Economic outlook: what might 2025 have in store?

Economic commentary

In this month’s commentary, our Chief Economist, Colin Warren, explores the economic outlook for 2025, focusing on growth, inflation, and interest rates across the US, eurozone, and UK.

2024 was another year when the implausibly-precise forecasts of economists and financial analysts proved wide of the mark. The US economy outperformed consensus expectations, avoiding the slowdown many predicted. Partly as a result, core inflation proved stickier than had been hoped, and interest rates did not fall as sharply as was generally anticipated[i].

Looking ahead, the outlook for 2025 is arguably more uncertain than that for 2024 was this time last year. President-elect Donald Trump’s policy proposals (including tariffs, deregulation, tax cuts and curbs on immigration – see our commentary of September 2024[ii]) could profoundly influence prospects for growth and inflation, both in the US and globally. However, the precise impact will depend on the policy detail and the sequencing in which measures take effect.

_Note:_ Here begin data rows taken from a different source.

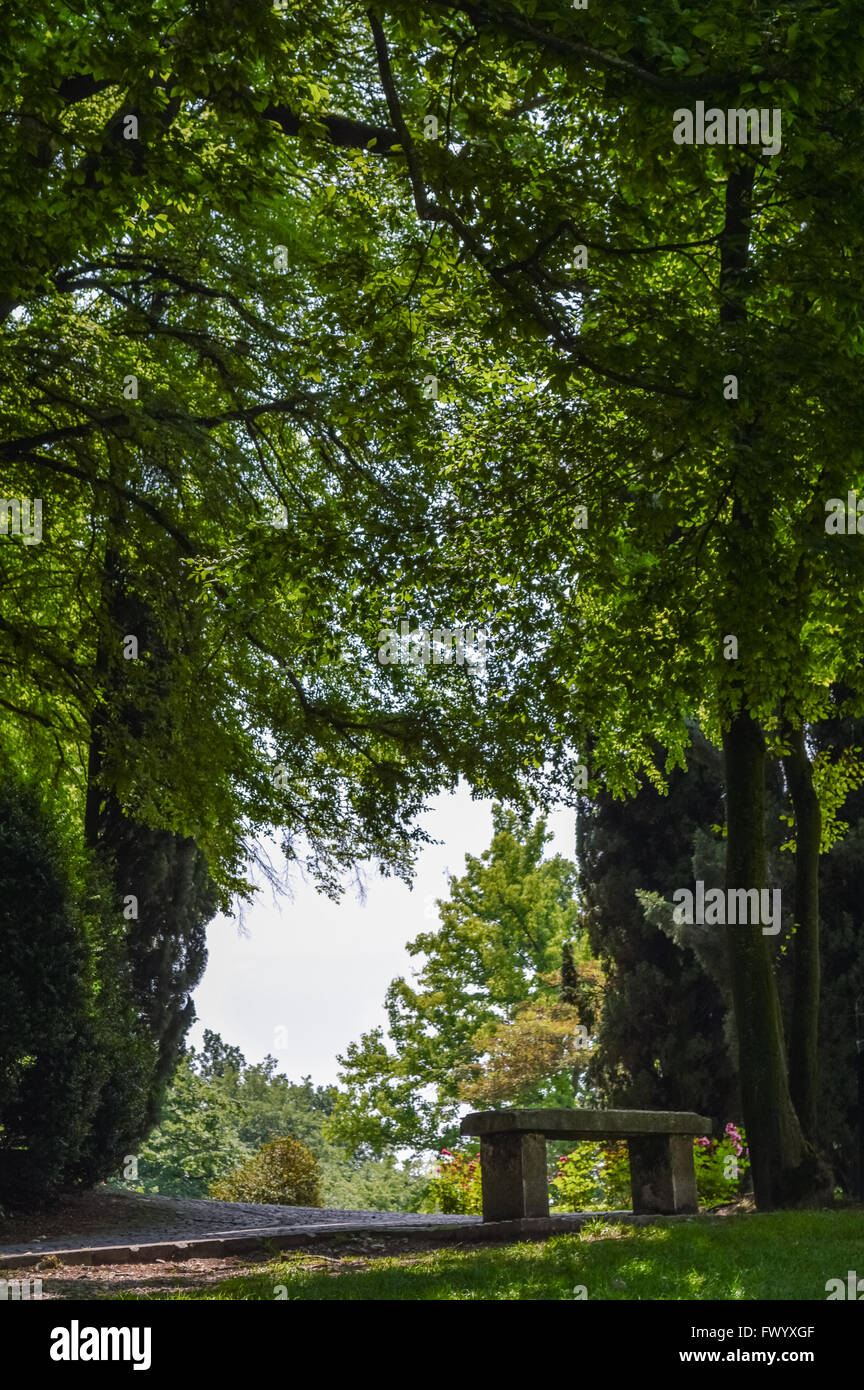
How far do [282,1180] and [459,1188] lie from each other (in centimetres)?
276

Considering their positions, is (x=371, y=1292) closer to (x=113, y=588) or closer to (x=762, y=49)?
(x=762, y=49)

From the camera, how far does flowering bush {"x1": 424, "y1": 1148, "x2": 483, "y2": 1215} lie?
650 inches

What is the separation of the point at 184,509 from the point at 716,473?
5.93 m

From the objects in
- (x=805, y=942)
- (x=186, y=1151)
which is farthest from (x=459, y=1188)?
(x=186, y=1151)

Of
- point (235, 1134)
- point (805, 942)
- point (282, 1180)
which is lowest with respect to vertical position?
point (235, 1134)

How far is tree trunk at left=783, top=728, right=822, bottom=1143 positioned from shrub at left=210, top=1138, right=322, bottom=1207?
9.25 metres

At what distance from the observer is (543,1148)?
8.99m

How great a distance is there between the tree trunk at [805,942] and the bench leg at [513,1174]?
3.11m

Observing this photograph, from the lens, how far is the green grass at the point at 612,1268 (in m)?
5.92

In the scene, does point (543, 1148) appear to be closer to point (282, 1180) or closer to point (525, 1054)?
point (282, 1180)

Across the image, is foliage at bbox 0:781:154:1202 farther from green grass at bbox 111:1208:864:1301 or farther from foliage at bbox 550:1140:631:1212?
foliage at bbox 550:1140:631:1212

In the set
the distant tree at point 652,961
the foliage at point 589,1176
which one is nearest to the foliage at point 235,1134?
the foliage at point 589,1176

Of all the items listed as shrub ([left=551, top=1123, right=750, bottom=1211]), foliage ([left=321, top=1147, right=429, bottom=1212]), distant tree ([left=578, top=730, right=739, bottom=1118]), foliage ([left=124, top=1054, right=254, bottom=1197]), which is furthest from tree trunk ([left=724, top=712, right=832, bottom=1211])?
foliage ([left=321, top=1147, right=429, bottom=1212])
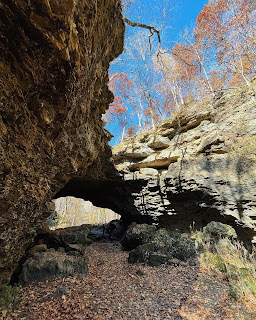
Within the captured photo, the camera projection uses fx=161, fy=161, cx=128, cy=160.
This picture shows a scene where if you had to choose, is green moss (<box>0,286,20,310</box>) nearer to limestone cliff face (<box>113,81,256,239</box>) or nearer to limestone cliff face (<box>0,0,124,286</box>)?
limestone cliff face (<box>0,0,124,286</box>)

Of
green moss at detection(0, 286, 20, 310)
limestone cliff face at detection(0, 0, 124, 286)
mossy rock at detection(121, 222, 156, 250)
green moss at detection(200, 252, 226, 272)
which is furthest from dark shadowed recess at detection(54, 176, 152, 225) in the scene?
green moss at detection(0, 286, 20, 310)

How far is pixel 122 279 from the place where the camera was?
484 cm

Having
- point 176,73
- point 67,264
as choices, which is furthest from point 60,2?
point 176,73

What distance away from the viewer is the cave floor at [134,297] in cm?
320

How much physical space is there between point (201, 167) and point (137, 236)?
15.5ft

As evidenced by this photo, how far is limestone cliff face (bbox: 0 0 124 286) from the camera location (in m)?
2.00

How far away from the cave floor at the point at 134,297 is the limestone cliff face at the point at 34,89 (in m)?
1.07

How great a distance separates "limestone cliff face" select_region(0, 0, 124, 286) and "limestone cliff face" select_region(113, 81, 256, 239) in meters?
6.55

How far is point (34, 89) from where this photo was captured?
2652 mm

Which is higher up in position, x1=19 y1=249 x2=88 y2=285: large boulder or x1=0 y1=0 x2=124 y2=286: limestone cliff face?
x1=0 y1=0 x2=124 y2=286: limestone cliff face

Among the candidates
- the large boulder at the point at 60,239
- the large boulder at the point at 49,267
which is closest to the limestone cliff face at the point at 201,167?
the large boulder at the point at 60,239

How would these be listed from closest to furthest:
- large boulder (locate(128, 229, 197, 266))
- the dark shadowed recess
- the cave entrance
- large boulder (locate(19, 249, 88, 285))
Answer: large boulder (locate(19, 249, 88, 285)), large boulder (locate(128, 229, 197, 266)), the dark shadowed recess, the cave entrance

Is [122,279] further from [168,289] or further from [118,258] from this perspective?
[118,258]

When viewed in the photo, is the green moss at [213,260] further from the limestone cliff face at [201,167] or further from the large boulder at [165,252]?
the limestone cliff face at [201,167]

This elevated policy uncertainty in the world’s largest and most influential economy has not deterred economic forecasters from trying to foresee what will happen during the year to come. In this commentary, we look at the outlook for growth, inflation, and interest rates in 2025 in the US, the eurozone and the UK. 

Strong momentum in the US

In 2024, growth in the US outpaced that in other developed economies, including the eurozone and the UK, and is on course to repeat the feat in 2025. With the economy expanding at an above-trend clip during the final months of the year and business optimism improving in the wake of Trump’s election victory[iii], the world’s largest economy has entered the new year with a high degree of momentum.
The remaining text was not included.